Problem description
The required output is every entry below, copied exactly.

======== Source information ========

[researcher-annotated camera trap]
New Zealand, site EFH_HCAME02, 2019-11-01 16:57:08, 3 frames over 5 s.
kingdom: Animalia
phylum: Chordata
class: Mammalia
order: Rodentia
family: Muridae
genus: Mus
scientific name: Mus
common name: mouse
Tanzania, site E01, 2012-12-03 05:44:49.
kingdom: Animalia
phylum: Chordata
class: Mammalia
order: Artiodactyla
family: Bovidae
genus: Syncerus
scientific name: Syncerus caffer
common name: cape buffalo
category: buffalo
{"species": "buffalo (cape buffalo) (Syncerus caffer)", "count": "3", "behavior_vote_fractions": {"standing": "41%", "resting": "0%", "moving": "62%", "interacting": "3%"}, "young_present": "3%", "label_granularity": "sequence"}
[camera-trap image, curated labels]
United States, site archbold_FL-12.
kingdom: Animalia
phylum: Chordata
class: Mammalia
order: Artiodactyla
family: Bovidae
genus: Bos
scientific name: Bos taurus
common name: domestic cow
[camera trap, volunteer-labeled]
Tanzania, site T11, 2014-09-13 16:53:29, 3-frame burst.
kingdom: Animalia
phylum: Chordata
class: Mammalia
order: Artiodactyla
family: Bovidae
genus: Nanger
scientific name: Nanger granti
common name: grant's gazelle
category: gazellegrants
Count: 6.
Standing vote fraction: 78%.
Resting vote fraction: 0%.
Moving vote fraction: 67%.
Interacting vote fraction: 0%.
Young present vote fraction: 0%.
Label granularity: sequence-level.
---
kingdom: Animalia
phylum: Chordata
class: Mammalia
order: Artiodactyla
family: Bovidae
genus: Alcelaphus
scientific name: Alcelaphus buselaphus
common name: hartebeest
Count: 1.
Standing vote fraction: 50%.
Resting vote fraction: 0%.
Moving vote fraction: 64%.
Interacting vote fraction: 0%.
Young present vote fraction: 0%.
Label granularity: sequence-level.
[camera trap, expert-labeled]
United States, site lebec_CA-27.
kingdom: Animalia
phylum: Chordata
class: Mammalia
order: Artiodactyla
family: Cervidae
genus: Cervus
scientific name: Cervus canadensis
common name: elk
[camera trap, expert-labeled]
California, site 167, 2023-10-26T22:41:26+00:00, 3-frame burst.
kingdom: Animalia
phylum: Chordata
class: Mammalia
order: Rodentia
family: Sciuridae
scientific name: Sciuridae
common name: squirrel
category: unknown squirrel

========

Output below
[researcher-annotated camera trap]
New Zealand, site EFH_HCAME02, 2019-11-01 16:57:08, 3 frames over 5 s.
kingdom: Animalia
phylum: Chordata
class: Mammalia
order: Rodentia
family: Muridae
genus: Mus
scientific name: Mus
common name: mouse
Tanzania, site E01, 2012-12-03 05:44:49.
kingdom: Animalia
phylum: Chordata
class: Mammalia
order: Artiodactyla
family: Bovidae
genus: Syncerus
scientific name: Syncerus caffer
common name: cape buffalo
category: buffalo
{"species": "buffalo (cape buffalo) (Syncerus caffer)", "count": "3", "behavior_vote_fractions": {"standing": "41%", "resting": "0%", "moving": "62%", "interacting": "3%"}, "young_present": "3%", "label_granularity": "sequence"}
[camera-trap image, curated labels]
United States, site archbold_FL-12.
kingdom: Animalia
phylum: Chordata
class: Mammalia
order: Artiodactyla
family: Bovidae
genus: Bos
scientific name: Bos taurus
common name: domestic cow
[camera trap, volunteer-labeled]
Tanzania, site T11, 2014-09-13 16:53:29, 3-frame burst.
kingdom: Animalia
phylum: Chordata
class: Mammalia
order: Artiodactyla
family: Bovidae
genus: Nanger
scientific name: Nanger granti
common name: grant's gazelle
category: gazellegrants
Count: 6.
Standing vote fraction: 78%.
Resting vote fraction: 0%.
Moving vote fraction: 67%.
Interacting vote fraction: 0%.
Young present vote fraction: 0%.
Label granularity: sequence-level.
---
kingdom: Animalia
phylum: Chordata
class: Mammalia
order: Artiodactyla
family: Bovidae
genus: Alcelaphus
scientific name: Alcelaphus buselaphus
common name: hartebeest
Count: 1.
Standing vote fraction: 50%.
Resting vote fraction: 0%.
Moving vote fraction: 64%.
Interacting vote fraction: 0%.
Young present vote fraction: 0%.
Label granularity: sequence-level.
[camera trap, expert-labeled]
United States, site lebec_CA-27.
kingdom: Animalia
phylum: Chordata
class: Mammalia
order: Artiodactyla
family: Cervidae
genus: Cervus
scientific name: Cervus canadensis
common name: elk
[camera trap, expert-labeled]
California, site 167, 2023-10-26T22:41:26+00:00, 3-frame burst.
kingdom: Animalia
phylum: Chordata
class: Mammalia
order: Rodentia
family: Sciuridae
scientific name: Sciuridae
common name: squirrel
category: unknown squirrel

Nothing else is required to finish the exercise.